Dragon in Chains
by Daniel Fox
Review by Colleen Cahill
Del Rey Paperback ISBN/ITEM#: 9780345503053
Date: 27 January 2009 List Price $15.00 Amazon US / Amazon UK / Show Official Info /
Stories of dragons seem to be relegated to young people today, with the popularity of the Eragon and other such books. But the dragon is traditionally portrayed in legends of the past as a fierce monster, one that is to be feared for its destructive power. With Dragon in Chains, by Daniel Fox, we have a return to the dragon as a powerful force, one that is no friend to mankind. In a place were an Empire is perhaps falling, a chained dragon could be another tool used for ambition.
Set in an oriental background, Dragon in Chains centers on Taishu, a remote island of the Empire, but still vital to its existence. Not only is there a dragon at the bottom of the bay, held there by chains enchanted with spells and watched over by dedicated monks, but in the mountains beyond the village are the jade mines.

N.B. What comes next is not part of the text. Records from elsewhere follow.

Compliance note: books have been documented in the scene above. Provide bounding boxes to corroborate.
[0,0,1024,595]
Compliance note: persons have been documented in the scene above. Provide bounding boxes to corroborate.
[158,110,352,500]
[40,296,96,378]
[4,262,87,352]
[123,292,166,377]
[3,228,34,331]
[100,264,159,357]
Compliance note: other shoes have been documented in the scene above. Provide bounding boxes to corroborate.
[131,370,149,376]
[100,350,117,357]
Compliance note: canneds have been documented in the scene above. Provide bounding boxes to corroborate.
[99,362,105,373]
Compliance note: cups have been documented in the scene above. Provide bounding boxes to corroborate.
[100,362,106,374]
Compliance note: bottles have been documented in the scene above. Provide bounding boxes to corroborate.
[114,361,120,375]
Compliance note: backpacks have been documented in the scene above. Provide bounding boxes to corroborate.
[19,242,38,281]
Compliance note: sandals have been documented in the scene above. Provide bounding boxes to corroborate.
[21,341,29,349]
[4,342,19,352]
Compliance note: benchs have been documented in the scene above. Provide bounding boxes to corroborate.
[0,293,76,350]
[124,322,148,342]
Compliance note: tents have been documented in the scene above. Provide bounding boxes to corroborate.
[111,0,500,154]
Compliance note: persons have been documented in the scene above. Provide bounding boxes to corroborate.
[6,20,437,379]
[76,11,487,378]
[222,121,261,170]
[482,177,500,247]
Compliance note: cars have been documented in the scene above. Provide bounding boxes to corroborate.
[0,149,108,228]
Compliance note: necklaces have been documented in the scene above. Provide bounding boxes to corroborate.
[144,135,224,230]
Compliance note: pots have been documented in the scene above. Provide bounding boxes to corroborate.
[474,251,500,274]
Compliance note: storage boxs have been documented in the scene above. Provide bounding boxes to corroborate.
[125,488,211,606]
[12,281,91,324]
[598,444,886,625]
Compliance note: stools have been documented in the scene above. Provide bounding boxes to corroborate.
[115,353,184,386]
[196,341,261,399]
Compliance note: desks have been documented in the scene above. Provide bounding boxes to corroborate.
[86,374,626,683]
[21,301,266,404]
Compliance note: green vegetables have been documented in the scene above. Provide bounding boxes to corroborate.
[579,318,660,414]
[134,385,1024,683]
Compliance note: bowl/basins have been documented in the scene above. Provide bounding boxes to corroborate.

The lives of many here are changed by two great events: pirates kill the monks, breaking the chains holding the dragon, and the court and army of the young emperor arrive while fleeing from a rebel force. Both have come to Taishu seeking something; the Emperor seeking to protect the jade, a source of his power, and the pirate captain searching for something the monks had which is also a source of power.
The story unfolds through the eyes of several characters, including Mei Feng, granddaugter to a lowly fisherman who finds herself courtesan to the Emperor; Han, an apprentice scribe captured by the pirates; and Yu Shan, a member of a clan that mines the jade, all of which is property of the Emperor. As rebel forces bring chaos and destruction, the pirates seeks to release a force they little understand and the secrets of jade are revealed, and the people of Taishu are put into more and more danger.
Even though many of the characters in this work are young, in no way should this be considered a story for children or even teens. One reason is the author does not gloss over any of the dark side of the story: the opening chapters describe Han and another boy being forced into a fight to the death by the pirates. This is a hard world, full of struggle, pain, and death and the author makes no attempt to soften it, but the violence and blood is not gratuitous or titillating; Fox is showing the reality of these situations while also revealing the nature of each character. He does a splendid job of this, wrapping the mystery of the dragon and the jade in a truly involving story.
Dragon in Chains is the first volume of the Moshui, the Books of Stone and Water series. It has a bit of a cliff hanger ending and this compelling tale has me hoping the next book will be out soon. A great Asian fantasy, I recommend this work for all who want an adult dragon book.